Any type of conviction can be a stain on your criminal record, but some criminal convictions come with added obstacles – like impacting your right to own a gun.
When it comes to domestic violence in North Carolina, you could be looking at more than jail time and fines for a conviction. If you are found guilty of an offense of domestic violence in the state, then North Carolina law says you can’t obtain a gun permit. And federal law has the same restrictions.
Even for misdemeanor offenses, your second amendment rights can be in jeopardy. If you’ve been charged with domestic violence in North Carolina, here is what you need to know.
Domestic Violence in North Carolina
In North Carolina, domestic violence is defined as perpetrating a violent act against someone with whom you have a personal relationship. That person can also file for a domestic violence restraining order against you.
In the state, a personal relationship is defined as:
- Anyone to whom you are currently married or have been married
- Anyone of the opposite sex with whom you have lived or currently live
- Anyone related through marriage or by blood
- Anyone with whom you share a child
- Those who are members of the same household – or past household members
- Anyone of the opposite sex with whom you have been or are in a dating relationship
If you intentionally cause or try to cause bodily harm to any of these people or put them in fear of bodily injury or continued harassment, then you can be charged with domestic violence in North Carolina.
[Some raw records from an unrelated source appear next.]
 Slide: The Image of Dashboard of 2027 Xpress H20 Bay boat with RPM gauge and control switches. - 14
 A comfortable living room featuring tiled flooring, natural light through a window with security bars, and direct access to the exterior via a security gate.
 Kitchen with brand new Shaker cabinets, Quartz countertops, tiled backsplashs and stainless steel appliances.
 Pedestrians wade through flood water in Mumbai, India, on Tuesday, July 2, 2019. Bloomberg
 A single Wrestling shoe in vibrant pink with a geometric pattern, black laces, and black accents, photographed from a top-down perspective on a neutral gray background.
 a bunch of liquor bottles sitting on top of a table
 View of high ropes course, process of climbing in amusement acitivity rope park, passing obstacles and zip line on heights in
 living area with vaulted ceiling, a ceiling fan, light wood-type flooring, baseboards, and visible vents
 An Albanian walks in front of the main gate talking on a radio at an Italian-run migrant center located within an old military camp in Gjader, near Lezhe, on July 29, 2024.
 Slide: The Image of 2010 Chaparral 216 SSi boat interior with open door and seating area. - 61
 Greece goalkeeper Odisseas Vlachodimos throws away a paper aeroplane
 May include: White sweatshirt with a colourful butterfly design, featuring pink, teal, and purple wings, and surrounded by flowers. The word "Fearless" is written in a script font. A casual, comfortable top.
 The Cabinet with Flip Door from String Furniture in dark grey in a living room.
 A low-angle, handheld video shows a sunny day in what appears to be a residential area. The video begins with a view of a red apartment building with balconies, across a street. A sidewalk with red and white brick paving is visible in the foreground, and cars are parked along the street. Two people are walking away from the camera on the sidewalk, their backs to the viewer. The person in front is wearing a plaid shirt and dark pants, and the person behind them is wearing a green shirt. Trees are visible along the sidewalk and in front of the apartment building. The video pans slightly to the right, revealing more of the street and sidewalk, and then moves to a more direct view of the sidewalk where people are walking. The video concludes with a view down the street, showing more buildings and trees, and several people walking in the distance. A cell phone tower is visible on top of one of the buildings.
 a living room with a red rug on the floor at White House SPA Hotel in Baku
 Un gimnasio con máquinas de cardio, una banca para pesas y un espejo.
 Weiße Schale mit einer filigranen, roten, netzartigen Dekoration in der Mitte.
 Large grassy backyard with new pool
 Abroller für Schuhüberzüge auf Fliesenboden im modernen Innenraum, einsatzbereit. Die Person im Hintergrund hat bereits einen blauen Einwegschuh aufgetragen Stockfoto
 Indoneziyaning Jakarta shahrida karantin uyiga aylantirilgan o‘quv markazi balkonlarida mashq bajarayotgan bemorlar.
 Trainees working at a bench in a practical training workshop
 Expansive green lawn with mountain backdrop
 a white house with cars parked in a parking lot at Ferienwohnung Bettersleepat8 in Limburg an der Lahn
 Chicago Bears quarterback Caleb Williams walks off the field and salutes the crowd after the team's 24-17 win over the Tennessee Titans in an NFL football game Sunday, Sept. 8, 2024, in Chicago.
It also applies to situations where sex crimes, such as rape or sexual battery, have taken place – if the victims are in one of the categories mentioned above.
Each domestic violence case is different. The circumstances surrounding yours will dictate the available options to maintain your right to own a gun. However, you need a skilled attorney to help navigate these types of cases and keep your rights intact.
Domestic Violence Restraining Orders in North Carolina
If you are subject to a restraining order for domestic violence in North Carolina, then you are required by the law to surrender your firearms until the order is lifted or expired. Violating a domestic violence restraining order can also mean that you are unable to possess firearms under federal law as well as state law.
What If You’re Caught with a Firearm?
If you’ve been convicted of a crime of domestic violence, and you are caught with an illegal firearm, then you may be in violation of federal law. While a misdemeanor offense of domestic violence on its own isn’t enough of a reason to ban you from possessing firearms on a state level, other conditions could cause this to be true.
For example, if you’re on probation as a part of the resolution of your case, then you may be prohibited from owning a firearm as part of your probation conditions. If a domestic violence restraining order is taken out against, that would also prohibit you from possessing a firearm.
Breaking the conditions of your probation or your domestic violence restraining order can land you back in court to face additional consequences. That’s why it’s always important to have an experienced attorney on your side.